■ REQUIRED ACTION: Locate, in the data below, the line that contains "Vietnam;Lao, site loc_0049, 2018-04-03" and the line that contains "United States, site lebec_CA-39."; reproduce exactly those two lines and every line between them, nothing more.
(Beginning of AVAILABLE DATA)
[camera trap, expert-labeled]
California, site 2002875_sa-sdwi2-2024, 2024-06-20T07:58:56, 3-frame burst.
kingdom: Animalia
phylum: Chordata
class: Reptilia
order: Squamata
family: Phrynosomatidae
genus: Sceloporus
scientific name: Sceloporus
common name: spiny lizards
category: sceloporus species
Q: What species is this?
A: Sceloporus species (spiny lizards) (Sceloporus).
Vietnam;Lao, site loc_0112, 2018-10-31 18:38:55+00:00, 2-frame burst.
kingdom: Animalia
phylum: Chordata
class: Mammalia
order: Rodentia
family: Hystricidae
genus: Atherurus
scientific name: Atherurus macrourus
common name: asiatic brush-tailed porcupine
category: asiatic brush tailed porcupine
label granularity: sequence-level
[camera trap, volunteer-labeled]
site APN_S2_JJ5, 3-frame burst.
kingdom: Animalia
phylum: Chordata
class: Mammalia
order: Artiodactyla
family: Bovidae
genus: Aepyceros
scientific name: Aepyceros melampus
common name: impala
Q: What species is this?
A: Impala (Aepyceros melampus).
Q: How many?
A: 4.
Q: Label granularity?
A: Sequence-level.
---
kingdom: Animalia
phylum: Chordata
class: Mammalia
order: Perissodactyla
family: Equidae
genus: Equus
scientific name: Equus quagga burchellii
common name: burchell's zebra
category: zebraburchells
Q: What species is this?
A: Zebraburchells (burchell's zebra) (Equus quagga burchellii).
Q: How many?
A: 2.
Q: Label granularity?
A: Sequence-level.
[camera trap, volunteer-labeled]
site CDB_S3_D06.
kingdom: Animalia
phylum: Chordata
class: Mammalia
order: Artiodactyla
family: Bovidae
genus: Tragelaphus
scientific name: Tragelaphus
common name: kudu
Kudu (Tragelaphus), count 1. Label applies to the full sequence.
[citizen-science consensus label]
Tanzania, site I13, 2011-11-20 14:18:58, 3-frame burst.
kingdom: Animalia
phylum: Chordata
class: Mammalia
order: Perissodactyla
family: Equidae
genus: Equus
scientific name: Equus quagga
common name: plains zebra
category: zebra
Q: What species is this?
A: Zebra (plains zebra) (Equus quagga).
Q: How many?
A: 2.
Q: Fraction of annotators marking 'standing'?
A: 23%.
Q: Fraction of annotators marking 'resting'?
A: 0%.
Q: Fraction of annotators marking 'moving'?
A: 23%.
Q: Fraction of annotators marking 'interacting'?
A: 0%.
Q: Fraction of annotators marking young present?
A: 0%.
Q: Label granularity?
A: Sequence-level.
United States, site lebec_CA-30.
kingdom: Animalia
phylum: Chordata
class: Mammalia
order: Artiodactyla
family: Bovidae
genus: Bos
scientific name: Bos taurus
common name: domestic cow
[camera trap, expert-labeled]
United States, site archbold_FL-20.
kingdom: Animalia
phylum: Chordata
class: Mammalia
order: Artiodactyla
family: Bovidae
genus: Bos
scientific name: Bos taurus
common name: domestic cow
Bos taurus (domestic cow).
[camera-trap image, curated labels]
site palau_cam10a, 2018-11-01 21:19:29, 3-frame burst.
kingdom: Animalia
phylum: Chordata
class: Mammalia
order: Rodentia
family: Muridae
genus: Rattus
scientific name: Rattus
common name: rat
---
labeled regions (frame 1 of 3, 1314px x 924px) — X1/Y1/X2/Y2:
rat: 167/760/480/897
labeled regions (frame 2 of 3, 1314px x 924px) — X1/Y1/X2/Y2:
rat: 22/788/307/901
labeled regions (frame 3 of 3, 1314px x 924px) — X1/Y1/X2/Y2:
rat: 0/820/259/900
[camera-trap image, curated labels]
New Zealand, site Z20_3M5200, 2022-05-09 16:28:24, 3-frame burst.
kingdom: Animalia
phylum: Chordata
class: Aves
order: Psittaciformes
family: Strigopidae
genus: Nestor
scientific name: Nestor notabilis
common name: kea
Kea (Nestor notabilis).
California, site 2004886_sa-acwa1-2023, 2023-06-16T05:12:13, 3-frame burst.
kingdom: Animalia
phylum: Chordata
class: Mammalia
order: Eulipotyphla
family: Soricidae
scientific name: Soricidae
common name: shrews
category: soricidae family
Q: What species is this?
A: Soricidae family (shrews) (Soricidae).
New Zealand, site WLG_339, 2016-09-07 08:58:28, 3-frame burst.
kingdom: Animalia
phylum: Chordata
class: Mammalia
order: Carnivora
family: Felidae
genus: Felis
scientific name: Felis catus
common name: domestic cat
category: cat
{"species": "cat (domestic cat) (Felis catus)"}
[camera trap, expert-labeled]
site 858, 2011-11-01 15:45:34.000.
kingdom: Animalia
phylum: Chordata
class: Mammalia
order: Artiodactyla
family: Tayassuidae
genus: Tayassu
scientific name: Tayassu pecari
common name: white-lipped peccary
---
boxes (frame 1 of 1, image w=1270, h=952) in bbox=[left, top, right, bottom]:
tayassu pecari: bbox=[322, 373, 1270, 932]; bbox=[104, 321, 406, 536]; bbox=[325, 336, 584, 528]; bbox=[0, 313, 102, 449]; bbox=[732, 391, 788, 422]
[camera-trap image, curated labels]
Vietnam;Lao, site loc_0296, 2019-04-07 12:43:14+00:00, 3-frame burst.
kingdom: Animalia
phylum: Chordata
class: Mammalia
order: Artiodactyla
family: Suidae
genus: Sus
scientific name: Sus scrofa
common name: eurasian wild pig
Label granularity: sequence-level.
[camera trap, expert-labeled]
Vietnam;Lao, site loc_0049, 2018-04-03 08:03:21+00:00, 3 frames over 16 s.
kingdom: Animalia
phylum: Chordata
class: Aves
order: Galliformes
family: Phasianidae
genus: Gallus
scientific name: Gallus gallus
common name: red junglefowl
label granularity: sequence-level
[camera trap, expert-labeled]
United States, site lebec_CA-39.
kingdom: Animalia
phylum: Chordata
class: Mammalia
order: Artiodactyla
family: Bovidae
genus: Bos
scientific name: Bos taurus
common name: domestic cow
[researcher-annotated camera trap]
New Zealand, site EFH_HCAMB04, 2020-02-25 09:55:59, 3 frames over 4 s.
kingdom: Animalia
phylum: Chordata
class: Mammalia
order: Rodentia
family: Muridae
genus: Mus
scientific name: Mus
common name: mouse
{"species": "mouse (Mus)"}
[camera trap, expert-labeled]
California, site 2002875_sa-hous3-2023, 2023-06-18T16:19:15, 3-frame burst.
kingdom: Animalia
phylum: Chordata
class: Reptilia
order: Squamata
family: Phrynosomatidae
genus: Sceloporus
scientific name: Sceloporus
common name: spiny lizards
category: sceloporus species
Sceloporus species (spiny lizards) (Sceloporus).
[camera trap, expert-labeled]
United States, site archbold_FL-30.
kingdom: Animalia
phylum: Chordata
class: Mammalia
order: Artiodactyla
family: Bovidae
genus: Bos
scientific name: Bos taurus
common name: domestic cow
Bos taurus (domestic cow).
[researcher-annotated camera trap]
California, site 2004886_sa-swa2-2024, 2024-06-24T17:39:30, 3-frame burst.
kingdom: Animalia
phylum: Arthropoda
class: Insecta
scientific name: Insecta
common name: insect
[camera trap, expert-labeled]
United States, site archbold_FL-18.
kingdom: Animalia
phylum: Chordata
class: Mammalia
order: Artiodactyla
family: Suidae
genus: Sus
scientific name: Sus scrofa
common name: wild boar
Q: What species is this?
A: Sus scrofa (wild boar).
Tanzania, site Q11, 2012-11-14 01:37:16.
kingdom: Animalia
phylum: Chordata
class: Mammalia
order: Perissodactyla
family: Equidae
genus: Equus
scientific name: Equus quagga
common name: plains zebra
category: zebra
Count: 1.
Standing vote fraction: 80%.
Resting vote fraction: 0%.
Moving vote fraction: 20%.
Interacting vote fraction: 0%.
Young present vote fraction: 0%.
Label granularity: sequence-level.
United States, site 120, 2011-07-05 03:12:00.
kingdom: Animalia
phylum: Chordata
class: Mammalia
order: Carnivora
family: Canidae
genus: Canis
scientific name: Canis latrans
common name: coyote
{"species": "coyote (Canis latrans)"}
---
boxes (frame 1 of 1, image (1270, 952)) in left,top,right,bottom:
(End of AVAILABLE DATA)
■ REPLY:
Vietnam;Lao, site loc_0049, 2018-04-03 08:03:21+00:00, 3 frames over 16 s.
kingdom: Animalia
phylum: Chordata
class: Aves
order: Galliformes
family: Phasianidae
genus: Gallus
scientific name: Gallus gallus
common name: red junglefowl
label granularity: sequence-level
[camera trap, expert-labeled]
United States, site lebec_CA-39.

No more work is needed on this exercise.